- Opening Delimiter -

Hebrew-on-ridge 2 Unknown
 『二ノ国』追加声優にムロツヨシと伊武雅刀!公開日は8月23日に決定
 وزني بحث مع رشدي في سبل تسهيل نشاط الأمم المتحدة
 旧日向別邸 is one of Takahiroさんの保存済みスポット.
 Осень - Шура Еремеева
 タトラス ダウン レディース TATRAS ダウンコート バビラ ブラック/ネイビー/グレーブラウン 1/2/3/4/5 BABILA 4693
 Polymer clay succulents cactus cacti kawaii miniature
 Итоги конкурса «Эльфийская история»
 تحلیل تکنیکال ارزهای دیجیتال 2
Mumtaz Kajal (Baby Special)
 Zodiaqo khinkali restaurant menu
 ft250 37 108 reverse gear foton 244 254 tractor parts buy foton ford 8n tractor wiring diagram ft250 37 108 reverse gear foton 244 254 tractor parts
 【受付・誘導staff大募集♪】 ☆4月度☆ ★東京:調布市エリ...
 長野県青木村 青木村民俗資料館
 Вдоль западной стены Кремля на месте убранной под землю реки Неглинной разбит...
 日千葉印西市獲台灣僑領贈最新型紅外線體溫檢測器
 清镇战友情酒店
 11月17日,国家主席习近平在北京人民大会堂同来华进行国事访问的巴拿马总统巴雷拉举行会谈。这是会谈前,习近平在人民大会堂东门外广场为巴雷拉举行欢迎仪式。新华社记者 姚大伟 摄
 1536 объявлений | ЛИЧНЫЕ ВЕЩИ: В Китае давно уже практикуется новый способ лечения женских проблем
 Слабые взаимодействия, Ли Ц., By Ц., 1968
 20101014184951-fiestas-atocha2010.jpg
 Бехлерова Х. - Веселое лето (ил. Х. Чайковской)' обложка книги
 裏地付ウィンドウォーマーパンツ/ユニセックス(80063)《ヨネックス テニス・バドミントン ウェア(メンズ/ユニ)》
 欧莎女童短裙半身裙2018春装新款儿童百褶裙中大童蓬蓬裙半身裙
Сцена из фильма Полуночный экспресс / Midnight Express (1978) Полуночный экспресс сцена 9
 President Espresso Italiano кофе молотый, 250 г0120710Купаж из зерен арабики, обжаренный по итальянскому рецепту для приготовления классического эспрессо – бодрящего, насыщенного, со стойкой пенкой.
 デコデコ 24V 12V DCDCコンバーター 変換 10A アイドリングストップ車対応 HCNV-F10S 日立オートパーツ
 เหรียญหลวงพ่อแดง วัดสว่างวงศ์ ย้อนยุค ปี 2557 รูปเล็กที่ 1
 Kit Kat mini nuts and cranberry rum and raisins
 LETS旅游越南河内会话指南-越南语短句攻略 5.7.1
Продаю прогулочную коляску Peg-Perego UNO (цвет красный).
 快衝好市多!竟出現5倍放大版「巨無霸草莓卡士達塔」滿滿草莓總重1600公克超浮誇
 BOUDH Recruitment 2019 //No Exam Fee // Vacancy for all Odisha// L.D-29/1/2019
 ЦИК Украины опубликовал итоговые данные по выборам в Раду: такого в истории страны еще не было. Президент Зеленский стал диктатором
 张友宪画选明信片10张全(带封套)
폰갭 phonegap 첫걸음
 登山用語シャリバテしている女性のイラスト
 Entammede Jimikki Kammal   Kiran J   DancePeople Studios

- Closing Delimiter -

The entries above are to be copied word for word.

Written response —
Hebrew-on-ridge 2 Unknown
 『二ノ国』追加声優にムロツヨシと伊武雅刀!公開日は8月23日に決定
 وزني بحث مع رشدي في سبل تسهيل نشاط الأمم المتحدة
 旧日向別邸 is one of Takahiroさんの保存済みスポット.
 Осень - Шура Еремеева
 タトラス ダウン レディース TATRAS ダウンコート バビラ ブラック/ネイビー/グレーブラウン 1/2/3/4/5 BABILA 4693
 Polymer clay succulents cactus cacti kawaii miniature
 Итоги конкурса «Эльфийская история»
 تحلیل تکنیکال ارزهای دیجیتال 2
Mumtaz Kajal (Baby Special)
 Zodiaqo khinkali restaurant menu
 ft250 37 108 reverse gear foton 244 254 tractor parts buy foton ford 8n tractor wiring diagram ft250 37 108 reverse gear foton 244 254 tractor parts
 【受付・誘導staff大募集♪】 ☆4月度☆ ★東京:調布市エリ...
 長野県青木村 青木村民俗資料館
 Вдоль западной стены Кремля на месте убранной под землю реки Неглинной разбит...
 日千葉印西市獲台灣僑領贈最新型紅外線體溫檢測器
 清镇战友情酒店
 11月17日,国家主席习近平在北京人民大会堂同来华进行国事访问的巴拿马总统巴雷拉举行会谈。这是会谈前,习近平在人民大会堂东门外广场为巴雷拉举行欢迎仪式。新华社记者 姚大伟 摄
 1536 объявлений | ЛИЧНЫЕ ВЕЩИ: В Китае давно уже практикуется новый способ лечения женских проблем
 Слабые взаимодействия, Ли Ц., By Ц., 1968
 20101014184951-fiestas-atocha2010.jpg
 Бехлерова Х. - Веселое лето (ил. Х. Чайковской)' обложка книги
 裏地付ウィンドウォーマーパンツ/ユニセックス(80063)《ヨネックス テニス・バドミントン ウェア(メンズ/ユニ)》
 欧莎女童短裙半身裙2018春装新款儿童百褶裙中大童蓬蓬裙半身裙
Сцена из фильма Полуночный экспресс / Midnight Express (1978) Полуночный экспресс сцена 9
 President Espresso Italiano кофе молотый, 250 г0120710Купаж из зерен арабики, обжаренный по итальянскому рецепту для приготовления классического эспрессо – бодрящего, насыщенного, со стойкой пенкой.
 デコデコ 24V 12V DCDCコンバーター 変換 10A アイドリングストップ車対応 HCNV-F10S 日立オートパーツ
 เหรียญหลวงพ่อแดง วัดสว่างวงศ์ ย้อนยุค ปี 2557 รูปเล็กที่ 1
 Kit Kat mini nuts and cranberry rum and raisins
 LETS旅游越南河内会话指南-越南语短句攻略 5.7.1
Продаю прогулочную коляску Peg-Perego UNO (цвет красный).
 快衝好市多!竟出現5倍放大版「巨無霸草莓卡士達塔」滿滿草莓總重1600公克超浮誇
 BOUDH Recruitment 2019 //No Exam Fee // Vacancy for all Odisha// L.D-29/1/2019
 ЦИК Украины опубликовал итоговые данные по выборам в Раду: такого в истории страны еще не было. Президент Зеленский стал диктатором
 张友宪画选明信片10张全(带封套)
폰갭 phonegap 첫걸음
 登山用語シャリバテしている女性のイラスト
 Entammede Jimikki Kammal   Kiran J   DancePeople Studios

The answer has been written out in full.